* [Document source]:

Le père Rubio était un jésuite de la fin du 19e siècle (1864) et du début du 20e siècle (il est mort en 1929 à Aranjuez). Il se destinait en fait d’abord au clergé diocésain, et il a été ordonné comme tel à Madrid. Son protecteur, un chanoine nommé Don Joaquin, qui l’a amené à la capitale, avait de grands projets pour lui : faire son doctorat, être professeur au séminaire... deux choses qu’il a réalisées, mais seulement pour une courte période. Ce qui l’a attiré, c’est un travail plus pastoral et l’aide aux pauvres. La connaissance et l’expérience des Exercices Spirituels ont éveillé en lui le désir de devenir jésuite. Il a pu le faire en 1909 (à l’âge de 45 ans) et a travaillé à Madrid pendant 18 ans. C’est là qu’il s’est fait connaître comme confesseur et accompagnateur spirituel de nombreuses personnes ; et surtout, il a été le grand apôtre social de Madrid, avec ses visites dans les différentes banlieues de la grande ville... où il a donné libre cours à sa grande passion : la proximité avec les plus pauvres des pauvres. Dans un des quartiers où la Compagnie de Jésus est encore présente (La Ventilla) et possède une école, deux paroisses et deux fondations qui travaillent avec les migrants et les familles les plus nécessiteuses du quartier, il a été le premier jésuite à s’y rendre ?

* [Enregistrements]:
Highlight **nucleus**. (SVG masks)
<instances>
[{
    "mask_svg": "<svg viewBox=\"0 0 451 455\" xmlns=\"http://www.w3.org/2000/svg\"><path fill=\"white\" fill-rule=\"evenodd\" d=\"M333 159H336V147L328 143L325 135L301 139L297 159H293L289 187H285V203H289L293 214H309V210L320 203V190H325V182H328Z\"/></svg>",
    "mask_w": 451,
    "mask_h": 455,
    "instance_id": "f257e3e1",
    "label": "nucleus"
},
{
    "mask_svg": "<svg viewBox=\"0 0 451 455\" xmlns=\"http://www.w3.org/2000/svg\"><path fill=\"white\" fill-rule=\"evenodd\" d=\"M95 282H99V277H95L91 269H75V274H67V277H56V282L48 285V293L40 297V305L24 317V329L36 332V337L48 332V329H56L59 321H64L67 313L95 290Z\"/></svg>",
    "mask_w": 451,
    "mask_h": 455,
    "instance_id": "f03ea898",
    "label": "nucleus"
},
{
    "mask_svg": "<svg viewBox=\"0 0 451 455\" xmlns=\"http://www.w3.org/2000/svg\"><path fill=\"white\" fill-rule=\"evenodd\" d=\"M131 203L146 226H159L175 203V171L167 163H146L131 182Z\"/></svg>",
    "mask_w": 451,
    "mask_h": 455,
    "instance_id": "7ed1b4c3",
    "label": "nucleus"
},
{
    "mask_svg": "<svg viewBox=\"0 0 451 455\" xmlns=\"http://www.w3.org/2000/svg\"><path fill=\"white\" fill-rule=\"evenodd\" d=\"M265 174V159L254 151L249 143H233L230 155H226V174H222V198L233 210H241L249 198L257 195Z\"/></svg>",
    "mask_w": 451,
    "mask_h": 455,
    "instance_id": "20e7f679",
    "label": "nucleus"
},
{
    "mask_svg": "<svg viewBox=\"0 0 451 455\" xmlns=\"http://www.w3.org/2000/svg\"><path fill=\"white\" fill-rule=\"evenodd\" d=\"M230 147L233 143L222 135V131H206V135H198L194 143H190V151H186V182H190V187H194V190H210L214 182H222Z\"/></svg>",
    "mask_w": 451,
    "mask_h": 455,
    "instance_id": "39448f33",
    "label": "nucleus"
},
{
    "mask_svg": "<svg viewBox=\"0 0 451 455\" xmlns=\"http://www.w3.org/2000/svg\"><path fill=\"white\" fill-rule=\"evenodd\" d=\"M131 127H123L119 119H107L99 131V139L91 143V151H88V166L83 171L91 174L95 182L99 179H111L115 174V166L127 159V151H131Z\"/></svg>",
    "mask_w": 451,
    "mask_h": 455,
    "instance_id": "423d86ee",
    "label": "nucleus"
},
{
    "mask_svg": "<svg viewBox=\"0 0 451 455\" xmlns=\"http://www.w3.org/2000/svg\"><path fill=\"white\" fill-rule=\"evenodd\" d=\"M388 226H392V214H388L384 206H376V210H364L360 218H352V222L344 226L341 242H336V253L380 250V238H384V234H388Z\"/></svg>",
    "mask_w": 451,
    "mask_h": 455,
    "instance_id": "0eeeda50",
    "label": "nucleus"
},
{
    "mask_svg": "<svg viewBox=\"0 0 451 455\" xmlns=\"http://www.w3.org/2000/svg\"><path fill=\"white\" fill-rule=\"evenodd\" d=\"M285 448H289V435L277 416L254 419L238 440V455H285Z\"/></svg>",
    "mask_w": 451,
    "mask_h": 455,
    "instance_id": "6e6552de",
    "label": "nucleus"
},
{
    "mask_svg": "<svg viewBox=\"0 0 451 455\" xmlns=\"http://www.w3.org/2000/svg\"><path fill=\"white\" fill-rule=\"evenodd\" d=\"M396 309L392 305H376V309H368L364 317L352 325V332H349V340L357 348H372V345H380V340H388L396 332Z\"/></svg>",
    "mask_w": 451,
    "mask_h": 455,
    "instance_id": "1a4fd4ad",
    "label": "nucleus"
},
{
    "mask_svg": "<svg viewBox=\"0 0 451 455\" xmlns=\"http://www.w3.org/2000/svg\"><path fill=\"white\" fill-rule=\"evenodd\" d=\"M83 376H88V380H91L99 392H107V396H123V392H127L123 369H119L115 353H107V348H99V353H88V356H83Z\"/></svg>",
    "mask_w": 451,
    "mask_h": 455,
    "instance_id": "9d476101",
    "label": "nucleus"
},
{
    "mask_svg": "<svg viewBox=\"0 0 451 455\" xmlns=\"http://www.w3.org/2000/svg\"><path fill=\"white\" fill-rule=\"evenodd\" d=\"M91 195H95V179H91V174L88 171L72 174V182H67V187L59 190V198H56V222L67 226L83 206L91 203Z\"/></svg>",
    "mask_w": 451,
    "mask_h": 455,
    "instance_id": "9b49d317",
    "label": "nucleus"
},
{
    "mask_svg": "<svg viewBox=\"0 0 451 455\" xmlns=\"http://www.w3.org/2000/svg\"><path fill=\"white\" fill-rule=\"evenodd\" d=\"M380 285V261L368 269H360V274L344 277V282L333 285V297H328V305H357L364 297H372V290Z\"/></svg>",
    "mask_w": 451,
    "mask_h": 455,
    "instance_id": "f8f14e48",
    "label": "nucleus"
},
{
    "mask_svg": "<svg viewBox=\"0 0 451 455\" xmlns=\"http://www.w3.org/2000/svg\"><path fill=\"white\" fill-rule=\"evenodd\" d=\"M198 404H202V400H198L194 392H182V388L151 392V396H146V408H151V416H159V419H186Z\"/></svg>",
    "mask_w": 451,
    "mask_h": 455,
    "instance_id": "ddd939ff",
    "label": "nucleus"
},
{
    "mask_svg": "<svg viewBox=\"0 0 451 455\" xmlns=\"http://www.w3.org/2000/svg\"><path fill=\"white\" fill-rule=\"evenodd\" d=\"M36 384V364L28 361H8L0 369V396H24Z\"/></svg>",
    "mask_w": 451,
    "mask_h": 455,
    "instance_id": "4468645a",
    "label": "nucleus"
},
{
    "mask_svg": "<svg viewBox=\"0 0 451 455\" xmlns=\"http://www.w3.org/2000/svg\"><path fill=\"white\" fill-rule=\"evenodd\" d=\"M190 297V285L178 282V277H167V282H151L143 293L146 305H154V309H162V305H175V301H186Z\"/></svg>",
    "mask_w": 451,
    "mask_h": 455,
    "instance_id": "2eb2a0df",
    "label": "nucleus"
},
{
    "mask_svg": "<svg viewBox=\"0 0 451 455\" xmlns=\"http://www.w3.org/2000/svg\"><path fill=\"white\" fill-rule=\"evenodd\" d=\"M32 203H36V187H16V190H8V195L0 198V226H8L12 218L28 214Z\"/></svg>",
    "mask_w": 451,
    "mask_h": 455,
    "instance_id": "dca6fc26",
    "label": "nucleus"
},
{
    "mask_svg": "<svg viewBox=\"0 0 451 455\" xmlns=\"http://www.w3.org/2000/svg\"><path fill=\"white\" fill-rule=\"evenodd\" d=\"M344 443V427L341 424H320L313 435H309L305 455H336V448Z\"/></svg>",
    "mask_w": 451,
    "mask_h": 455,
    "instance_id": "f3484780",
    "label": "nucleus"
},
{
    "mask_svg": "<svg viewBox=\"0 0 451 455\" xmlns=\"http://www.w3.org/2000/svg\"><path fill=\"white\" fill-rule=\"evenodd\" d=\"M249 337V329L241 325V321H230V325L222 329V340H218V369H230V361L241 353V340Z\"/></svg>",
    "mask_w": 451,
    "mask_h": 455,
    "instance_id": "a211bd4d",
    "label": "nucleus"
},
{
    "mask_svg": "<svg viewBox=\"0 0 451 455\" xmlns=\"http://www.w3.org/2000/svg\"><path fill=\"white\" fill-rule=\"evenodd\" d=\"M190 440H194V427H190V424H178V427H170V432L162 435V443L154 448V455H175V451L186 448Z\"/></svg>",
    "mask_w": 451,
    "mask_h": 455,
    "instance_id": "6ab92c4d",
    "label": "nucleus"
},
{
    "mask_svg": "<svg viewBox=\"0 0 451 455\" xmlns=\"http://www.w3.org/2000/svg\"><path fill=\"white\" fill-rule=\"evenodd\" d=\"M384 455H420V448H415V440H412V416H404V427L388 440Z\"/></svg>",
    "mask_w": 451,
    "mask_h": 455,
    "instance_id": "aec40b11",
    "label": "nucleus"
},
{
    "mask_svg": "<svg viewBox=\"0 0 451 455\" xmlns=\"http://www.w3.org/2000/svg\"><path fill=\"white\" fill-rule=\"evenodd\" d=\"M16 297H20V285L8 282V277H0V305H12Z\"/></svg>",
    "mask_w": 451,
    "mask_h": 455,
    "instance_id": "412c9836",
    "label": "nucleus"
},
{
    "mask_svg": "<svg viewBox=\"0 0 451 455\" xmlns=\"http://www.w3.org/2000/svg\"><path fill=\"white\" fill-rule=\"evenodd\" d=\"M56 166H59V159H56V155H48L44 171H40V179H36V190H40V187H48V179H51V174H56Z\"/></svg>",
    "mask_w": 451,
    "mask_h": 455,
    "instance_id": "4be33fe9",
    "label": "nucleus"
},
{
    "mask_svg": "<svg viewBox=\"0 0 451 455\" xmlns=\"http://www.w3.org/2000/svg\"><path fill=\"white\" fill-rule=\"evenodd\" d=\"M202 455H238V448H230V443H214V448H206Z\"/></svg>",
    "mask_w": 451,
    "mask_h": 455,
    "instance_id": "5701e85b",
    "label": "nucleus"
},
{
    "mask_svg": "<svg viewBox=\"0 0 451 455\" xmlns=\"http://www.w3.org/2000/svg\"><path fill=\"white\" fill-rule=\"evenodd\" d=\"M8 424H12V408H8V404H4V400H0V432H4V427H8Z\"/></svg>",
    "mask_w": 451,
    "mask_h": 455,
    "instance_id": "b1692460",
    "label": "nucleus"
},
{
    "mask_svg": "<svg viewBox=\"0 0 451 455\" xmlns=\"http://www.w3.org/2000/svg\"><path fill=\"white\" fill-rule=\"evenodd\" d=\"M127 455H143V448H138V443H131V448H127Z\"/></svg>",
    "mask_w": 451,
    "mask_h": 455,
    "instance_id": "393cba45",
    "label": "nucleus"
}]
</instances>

* [But de l'exercice]: Prolongez le texte sur le père Rubio en reprenant juste après sa dernière phrase. Ces enregistrements n'ont aucun lien avec le texte sur le père Rubio.

* [Résultat de l'exercice]:
L’héritage du travail social que le Père Rubio a commencé est maintenant tout le travail ou l’apostolat social que la Compagnie de Jésus a fait depuis les années 40 du siècle dernier jusqu’à aujourd’hui. Le père Rubio a été canonisé en 2003 par Jean-Paul II et son tombeau, visité par de nombreux pèlerins, se trouve ici à l’église Saint-François Borgia, au centre de Madrid, là où notre centre est logé avec plusieurs autres œuvres sociales et pastorale de la Compagnie de Jésus.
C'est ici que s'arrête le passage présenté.